> [Supplied text]:

Alex Wong/Getty Images
White House press secretary Jay Carney speaks Monday during his daily press briefing, as a clock counting down the expiration of the payroll tax cut benefit looms in the background.
White House press secretary Jay Carney speaks Monday during his daily press briefing, as a clock counting down the expiration of the payroll tax cut benefit looms in the background. Alex Wong/Getty Images
At the end of this month, a payroll tax cut is set to expire that the White House says would result in a tax increase of about $1,000 per year on most middle-class families. The benefit is popular with the American people, which may be one reason President Obama has been relentlessly promoting it.
The president argues that extending the payroll tax "holiday" through 2012 is vital to the economy. Republicans in Congress are divided over that, but they strongly disagree with the president's plan to pay for it with a surtax on millionaires.

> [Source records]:

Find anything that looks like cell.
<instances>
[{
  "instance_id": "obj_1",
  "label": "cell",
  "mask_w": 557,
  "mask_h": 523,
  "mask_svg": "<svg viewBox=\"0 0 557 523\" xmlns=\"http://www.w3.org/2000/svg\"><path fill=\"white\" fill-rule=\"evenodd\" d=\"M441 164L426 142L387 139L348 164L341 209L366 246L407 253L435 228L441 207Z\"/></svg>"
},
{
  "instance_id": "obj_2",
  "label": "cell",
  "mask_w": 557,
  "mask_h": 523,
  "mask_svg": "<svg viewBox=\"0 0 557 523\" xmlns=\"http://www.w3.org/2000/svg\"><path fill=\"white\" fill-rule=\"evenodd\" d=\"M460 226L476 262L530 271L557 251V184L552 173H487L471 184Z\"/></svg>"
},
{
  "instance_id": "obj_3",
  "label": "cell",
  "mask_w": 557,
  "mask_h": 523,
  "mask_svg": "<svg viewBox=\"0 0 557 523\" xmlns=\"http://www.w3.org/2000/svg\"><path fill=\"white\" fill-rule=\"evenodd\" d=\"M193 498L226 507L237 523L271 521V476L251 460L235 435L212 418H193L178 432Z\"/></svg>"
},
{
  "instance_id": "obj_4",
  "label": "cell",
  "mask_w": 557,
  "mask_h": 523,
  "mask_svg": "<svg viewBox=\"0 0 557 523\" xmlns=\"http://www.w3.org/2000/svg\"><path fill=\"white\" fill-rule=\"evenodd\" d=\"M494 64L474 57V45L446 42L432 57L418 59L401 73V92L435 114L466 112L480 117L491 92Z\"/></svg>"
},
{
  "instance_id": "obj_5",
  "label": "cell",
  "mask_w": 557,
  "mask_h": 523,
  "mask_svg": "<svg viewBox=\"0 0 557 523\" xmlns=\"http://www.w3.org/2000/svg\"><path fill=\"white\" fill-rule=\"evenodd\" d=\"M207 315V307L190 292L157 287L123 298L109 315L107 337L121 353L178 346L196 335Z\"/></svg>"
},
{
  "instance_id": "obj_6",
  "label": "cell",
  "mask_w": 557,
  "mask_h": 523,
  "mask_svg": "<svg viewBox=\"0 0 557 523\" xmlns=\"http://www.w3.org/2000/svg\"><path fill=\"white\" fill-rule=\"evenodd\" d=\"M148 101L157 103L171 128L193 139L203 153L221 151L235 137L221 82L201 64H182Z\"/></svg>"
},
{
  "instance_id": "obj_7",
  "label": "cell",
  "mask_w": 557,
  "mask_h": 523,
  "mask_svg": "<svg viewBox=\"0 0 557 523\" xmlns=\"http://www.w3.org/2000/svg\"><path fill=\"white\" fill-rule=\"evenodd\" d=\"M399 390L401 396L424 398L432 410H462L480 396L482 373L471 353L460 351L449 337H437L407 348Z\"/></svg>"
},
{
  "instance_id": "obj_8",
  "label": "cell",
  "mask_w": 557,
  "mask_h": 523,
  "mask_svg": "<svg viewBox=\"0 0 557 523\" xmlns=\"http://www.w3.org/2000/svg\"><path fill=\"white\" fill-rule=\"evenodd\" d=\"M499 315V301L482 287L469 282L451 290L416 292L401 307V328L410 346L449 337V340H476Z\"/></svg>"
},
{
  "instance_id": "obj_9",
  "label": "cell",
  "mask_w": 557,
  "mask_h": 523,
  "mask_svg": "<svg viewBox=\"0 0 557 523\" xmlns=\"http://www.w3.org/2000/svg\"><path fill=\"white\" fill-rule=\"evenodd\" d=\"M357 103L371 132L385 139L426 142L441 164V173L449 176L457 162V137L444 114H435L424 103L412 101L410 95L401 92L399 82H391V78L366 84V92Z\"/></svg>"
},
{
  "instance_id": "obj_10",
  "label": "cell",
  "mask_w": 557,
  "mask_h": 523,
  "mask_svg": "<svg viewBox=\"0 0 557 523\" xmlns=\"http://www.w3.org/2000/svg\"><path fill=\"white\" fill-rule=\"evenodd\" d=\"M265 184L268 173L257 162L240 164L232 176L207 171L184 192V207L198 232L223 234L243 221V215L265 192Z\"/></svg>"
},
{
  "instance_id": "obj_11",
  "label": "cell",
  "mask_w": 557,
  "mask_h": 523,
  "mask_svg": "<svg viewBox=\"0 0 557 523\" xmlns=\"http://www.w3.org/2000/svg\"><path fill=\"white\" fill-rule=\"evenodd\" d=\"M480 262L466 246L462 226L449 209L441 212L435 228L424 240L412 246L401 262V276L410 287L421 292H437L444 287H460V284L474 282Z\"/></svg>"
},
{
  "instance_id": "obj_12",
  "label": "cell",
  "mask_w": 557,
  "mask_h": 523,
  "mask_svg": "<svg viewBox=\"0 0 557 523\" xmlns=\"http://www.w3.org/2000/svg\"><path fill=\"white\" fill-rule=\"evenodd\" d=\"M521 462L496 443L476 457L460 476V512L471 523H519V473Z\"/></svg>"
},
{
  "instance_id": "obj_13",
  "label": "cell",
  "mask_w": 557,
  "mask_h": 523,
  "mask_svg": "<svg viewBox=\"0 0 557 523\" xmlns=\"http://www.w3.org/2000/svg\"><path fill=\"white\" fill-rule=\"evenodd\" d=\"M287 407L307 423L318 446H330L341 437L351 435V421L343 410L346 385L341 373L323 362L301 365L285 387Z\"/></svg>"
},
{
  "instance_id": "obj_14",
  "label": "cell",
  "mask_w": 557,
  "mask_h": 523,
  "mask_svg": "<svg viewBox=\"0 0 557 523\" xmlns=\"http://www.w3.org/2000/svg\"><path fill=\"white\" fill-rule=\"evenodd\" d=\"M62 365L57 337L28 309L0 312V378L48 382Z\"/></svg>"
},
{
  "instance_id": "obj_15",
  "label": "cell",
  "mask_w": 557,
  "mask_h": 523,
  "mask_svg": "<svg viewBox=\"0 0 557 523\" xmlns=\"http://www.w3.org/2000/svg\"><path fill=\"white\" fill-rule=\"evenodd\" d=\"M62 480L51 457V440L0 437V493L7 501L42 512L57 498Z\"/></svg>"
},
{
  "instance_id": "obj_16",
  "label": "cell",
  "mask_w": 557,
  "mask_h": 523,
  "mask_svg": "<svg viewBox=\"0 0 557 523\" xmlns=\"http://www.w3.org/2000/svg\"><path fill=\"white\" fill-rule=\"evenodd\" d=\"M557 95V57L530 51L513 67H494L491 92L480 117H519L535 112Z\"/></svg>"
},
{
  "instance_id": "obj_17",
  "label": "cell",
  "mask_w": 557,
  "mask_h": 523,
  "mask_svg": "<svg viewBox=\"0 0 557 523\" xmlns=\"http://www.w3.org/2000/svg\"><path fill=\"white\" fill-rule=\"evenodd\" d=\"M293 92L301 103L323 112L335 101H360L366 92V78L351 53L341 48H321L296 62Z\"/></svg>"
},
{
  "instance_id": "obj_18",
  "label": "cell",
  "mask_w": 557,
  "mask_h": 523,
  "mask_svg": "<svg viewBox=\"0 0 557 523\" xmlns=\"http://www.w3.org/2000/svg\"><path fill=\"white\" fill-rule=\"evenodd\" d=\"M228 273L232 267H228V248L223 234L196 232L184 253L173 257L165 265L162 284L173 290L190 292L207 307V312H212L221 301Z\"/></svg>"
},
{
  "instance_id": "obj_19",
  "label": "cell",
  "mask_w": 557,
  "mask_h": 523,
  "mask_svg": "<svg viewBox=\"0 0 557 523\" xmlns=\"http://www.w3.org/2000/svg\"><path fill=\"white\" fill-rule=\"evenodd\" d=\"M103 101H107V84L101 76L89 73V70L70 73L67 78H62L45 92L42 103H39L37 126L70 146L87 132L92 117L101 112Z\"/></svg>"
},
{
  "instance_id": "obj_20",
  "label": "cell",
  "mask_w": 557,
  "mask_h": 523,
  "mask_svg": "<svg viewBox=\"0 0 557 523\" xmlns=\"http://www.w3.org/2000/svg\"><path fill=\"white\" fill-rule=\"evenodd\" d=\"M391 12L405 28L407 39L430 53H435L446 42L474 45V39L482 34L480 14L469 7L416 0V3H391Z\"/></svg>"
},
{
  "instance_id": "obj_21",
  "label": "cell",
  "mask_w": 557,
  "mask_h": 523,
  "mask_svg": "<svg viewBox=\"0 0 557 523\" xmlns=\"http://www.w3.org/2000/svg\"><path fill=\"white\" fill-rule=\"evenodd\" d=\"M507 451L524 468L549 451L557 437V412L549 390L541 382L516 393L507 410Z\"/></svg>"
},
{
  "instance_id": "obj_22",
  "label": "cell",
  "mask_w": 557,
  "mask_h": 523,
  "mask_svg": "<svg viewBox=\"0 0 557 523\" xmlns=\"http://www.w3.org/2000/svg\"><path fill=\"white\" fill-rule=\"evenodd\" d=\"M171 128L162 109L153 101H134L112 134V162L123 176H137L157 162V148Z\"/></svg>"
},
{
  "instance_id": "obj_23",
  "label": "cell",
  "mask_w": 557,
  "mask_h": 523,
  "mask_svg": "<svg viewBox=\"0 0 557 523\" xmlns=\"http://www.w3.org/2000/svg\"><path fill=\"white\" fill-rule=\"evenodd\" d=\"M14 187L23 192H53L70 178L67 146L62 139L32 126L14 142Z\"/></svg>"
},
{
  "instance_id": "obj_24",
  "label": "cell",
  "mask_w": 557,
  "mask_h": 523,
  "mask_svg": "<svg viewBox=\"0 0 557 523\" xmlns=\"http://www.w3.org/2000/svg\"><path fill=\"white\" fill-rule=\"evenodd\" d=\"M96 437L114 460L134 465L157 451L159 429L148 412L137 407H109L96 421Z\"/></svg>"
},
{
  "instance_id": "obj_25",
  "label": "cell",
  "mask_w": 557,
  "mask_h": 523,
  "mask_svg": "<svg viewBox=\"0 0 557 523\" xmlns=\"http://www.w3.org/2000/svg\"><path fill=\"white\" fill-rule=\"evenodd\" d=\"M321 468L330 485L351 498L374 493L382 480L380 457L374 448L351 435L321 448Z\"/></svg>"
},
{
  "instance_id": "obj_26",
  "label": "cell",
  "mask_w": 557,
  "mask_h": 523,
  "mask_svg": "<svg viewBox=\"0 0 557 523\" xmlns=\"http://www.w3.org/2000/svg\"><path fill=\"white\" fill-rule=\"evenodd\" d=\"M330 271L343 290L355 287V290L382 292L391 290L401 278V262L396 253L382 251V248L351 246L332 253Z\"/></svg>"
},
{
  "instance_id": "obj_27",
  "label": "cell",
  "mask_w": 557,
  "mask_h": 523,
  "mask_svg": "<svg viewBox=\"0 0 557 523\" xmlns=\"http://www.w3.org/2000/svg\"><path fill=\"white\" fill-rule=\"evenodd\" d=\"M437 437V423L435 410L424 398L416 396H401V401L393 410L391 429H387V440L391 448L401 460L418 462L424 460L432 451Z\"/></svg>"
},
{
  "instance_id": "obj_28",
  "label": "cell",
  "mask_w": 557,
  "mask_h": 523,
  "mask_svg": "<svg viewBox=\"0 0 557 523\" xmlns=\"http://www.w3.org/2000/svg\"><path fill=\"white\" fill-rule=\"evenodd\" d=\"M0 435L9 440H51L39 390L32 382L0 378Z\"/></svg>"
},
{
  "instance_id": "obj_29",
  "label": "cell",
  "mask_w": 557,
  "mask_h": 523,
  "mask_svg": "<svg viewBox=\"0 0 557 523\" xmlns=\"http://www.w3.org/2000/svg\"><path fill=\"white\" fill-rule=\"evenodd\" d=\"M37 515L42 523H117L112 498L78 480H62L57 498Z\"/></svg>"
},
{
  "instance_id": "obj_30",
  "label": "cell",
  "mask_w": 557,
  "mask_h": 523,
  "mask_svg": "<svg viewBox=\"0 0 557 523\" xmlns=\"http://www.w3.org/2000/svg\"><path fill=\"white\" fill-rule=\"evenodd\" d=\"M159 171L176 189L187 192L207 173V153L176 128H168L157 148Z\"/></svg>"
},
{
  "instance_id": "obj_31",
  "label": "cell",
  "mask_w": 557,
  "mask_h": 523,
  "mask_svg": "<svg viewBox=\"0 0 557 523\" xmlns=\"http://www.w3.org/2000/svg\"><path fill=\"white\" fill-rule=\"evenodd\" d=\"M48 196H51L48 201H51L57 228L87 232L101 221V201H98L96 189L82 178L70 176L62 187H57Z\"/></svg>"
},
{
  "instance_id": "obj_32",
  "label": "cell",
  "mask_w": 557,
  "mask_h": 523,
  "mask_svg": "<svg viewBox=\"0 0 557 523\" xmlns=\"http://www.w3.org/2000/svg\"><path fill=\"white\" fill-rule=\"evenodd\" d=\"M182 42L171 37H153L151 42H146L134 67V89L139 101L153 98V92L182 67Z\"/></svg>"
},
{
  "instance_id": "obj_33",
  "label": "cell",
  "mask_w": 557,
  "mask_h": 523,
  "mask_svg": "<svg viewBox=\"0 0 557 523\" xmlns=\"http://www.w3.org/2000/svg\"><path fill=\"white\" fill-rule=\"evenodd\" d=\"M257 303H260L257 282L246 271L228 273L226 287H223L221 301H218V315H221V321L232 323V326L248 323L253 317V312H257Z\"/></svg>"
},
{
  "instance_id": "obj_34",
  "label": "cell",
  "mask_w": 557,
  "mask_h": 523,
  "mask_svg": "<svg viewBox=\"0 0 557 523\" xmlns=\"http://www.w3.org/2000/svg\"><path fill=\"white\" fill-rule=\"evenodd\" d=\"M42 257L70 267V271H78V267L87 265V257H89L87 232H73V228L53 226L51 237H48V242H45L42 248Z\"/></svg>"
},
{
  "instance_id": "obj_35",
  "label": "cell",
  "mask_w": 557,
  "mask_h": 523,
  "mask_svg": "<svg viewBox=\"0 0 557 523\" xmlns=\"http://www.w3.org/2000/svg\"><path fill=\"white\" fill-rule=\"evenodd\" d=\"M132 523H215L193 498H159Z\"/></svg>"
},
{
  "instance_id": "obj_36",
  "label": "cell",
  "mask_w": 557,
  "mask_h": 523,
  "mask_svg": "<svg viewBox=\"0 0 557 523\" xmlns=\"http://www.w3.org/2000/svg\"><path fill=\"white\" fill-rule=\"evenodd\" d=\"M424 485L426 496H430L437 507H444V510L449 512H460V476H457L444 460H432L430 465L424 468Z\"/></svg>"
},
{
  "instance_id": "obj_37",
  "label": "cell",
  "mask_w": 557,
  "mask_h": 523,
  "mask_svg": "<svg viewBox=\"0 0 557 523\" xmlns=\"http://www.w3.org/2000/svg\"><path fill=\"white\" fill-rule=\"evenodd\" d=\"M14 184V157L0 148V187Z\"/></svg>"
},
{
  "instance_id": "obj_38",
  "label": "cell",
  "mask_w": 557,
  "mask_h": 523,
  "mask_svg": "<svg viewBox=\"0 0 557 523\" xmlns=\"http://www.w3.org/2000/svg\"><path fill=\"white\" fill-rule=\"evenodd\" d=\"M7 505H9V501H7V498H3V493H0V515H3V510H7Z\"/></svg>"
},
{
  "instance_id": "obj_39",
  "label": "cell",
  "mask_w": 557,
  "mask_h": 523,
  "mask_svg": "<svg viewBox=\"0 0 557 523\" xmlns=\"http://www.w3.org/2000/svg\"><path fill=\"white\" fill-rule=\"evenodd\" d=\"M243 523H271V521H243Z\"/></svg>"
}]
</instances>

> [Required action]: According to the payroll tax cut article, how does President Obama plan to pay for extending the payroll tax holiday? The entries stand apart from the text and are not part of it.

> [Exercise output]: He plans to pay for it with a surtax on millionaires.